» Requirement:
Could you repeat the entries below exactly, but only from the line with "Nahaufnahme schwarzer leerer" through the line with "Coloured owl sitting", and without any picture?

» Listed records:
((

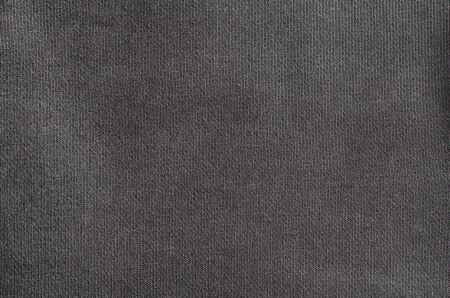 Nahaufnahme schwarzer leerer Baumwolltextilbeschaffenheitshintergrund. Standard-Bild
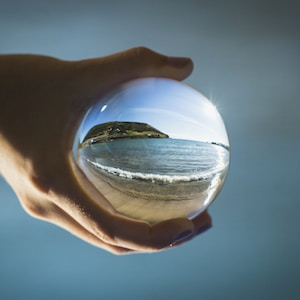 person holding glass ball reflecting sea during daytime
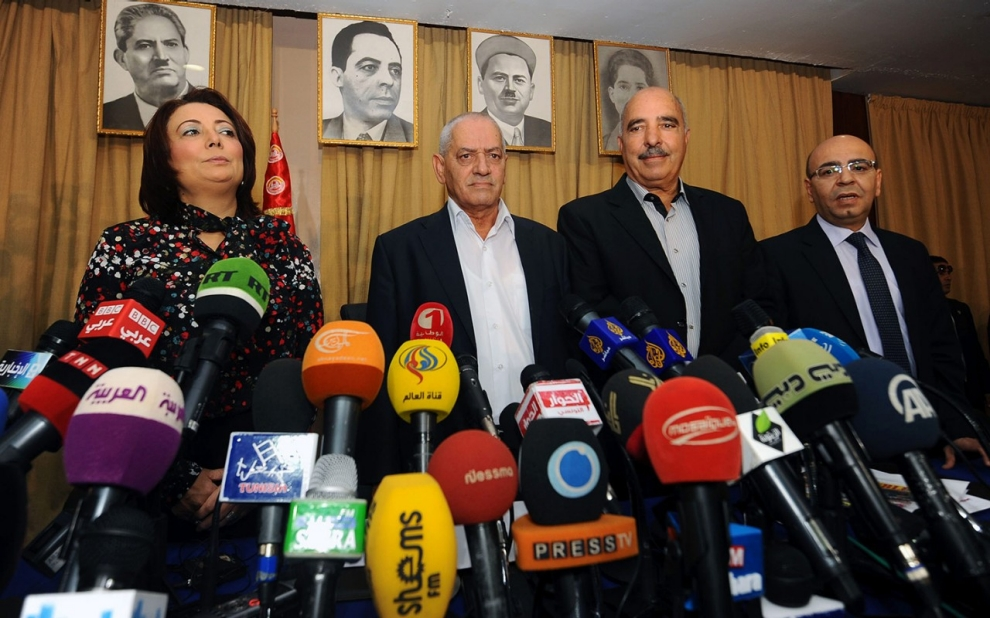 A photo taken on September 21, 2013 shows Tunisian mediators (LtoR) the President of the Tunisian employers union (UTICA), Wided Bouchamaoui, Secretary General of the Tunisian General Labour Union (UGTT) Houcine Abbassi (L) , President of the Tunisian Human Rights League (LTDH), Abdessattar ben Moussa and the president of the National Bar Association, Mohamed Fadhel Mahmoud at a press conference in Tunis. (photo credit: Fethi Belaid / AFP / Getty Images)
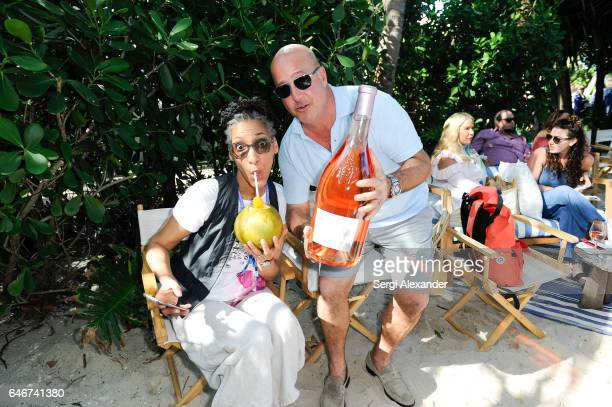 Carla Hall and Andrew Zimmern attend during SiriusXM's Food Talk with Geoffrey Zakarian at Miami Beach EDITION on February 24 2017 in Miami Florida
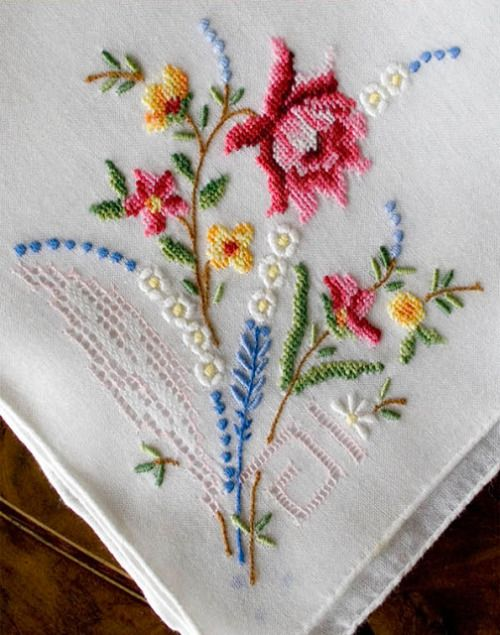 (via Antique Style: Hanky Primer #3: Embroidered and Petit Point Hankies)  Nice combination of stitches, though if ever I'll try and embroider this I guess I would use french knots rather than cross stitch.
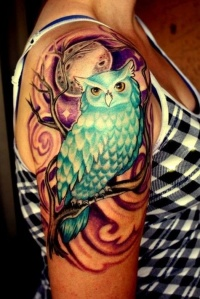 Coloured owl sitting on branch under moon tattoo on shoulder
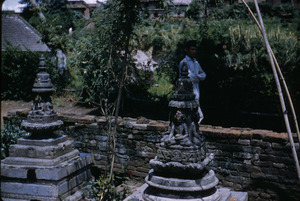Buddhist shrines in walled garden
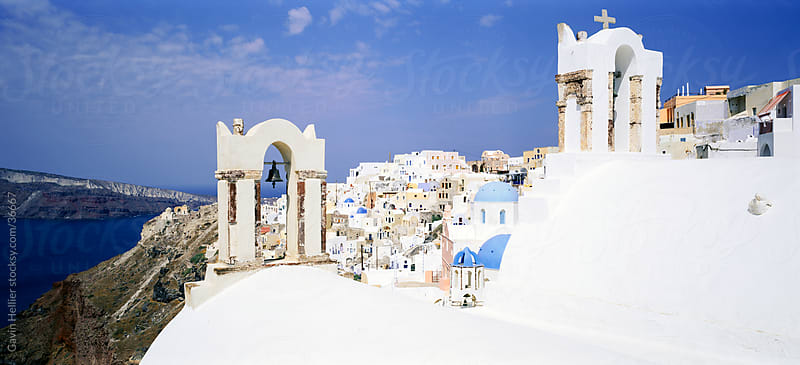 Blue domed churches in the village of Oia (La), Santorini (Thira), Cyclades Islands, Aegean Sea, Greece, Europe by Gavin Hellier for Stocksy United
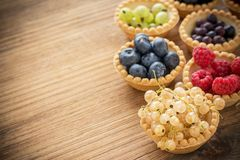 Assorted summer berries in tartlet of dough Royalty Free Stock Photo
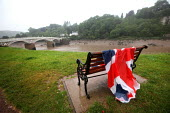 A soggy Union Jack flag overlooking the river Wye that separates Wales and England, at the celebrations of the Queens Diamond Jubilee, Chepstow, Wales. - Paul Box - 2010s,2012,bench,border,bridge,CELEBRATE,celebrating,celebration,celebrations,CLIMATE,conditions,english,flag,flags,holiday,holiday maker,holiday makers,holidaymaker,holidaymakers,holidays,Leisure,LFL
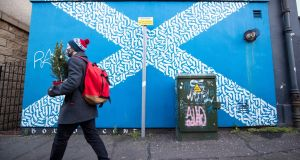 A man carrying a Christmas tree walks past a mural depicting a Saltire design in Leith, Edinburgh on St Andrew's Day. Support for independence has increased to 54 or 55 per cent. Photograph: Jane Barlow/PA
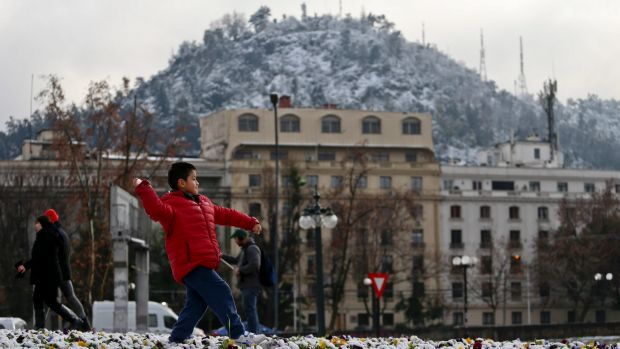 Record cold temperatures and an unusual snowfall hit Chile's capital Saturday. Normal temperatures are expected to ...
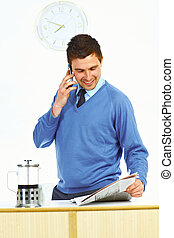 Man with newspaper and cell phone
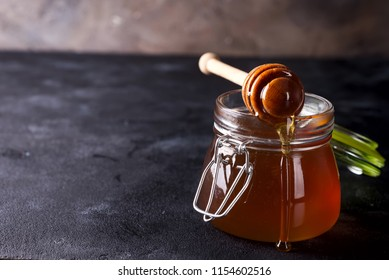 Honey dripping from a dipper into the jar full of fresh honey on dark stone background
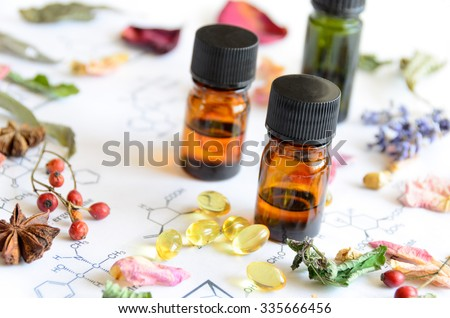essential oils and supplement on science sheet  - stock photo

))
((

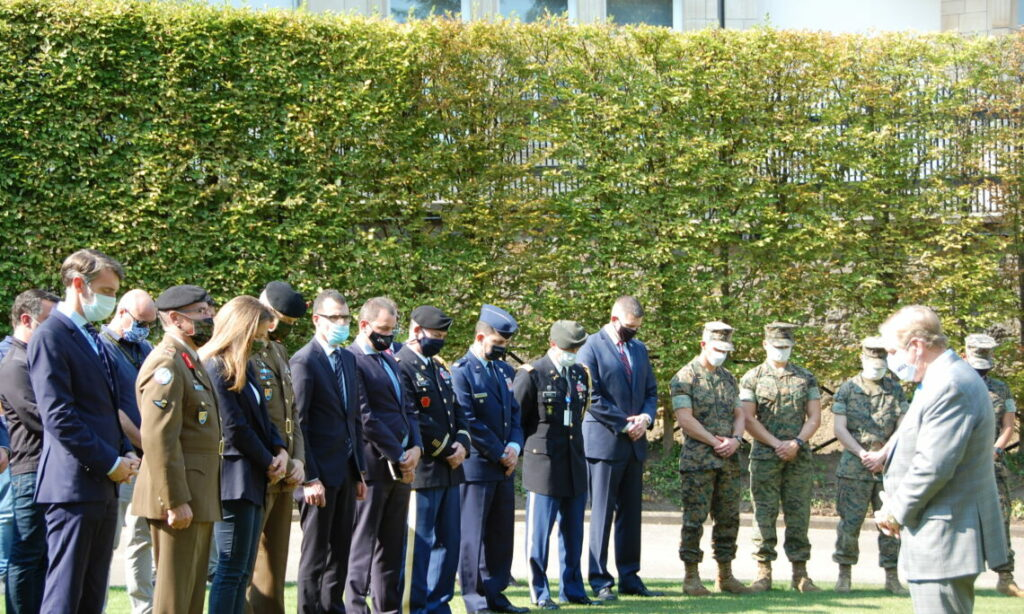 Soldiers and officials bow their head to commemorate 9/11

))

» Written solution:
 Nahaufnahme schwarzer leerer Baumwolltextilbeschaffenheitshintergrund. Standard-Bild
 person holding glass ball reflecting sea during daytime
 A photo taken on September 21, 2013 shows Tunisian mediators (LtoR) the President of the Tunisian employers union (UTICA), Wided Bouchamaoui, Secretary General of the Tunisian General Labour Union (UGTT) Houcine Abbassi (L) , President of the Tunisian Human Rights League (LTDH), Abdessattar ben Moussa and the president of the National Bar Association, Mohamed Fadhel Mahmoud at a press conference in Tunis. (photo credit: Fethi Belaid / AFP / Getty Images)
 Carla Hall and Andrew Zimmern attend during SiriusXM's Food Talk with Geoffrey Zakarian at Miami Beach EDITION on February 24 2017 in Miami Florida
 (via Antique Style: Hanky Primer #3: Embroidered and Petit Point Hankies)  Nice combination of stitches, though if ever I'll try and embroider this I guess I would use french knots rather than cross stitch.
 Coloured owl sitting on branch under moon tattoo on shoulder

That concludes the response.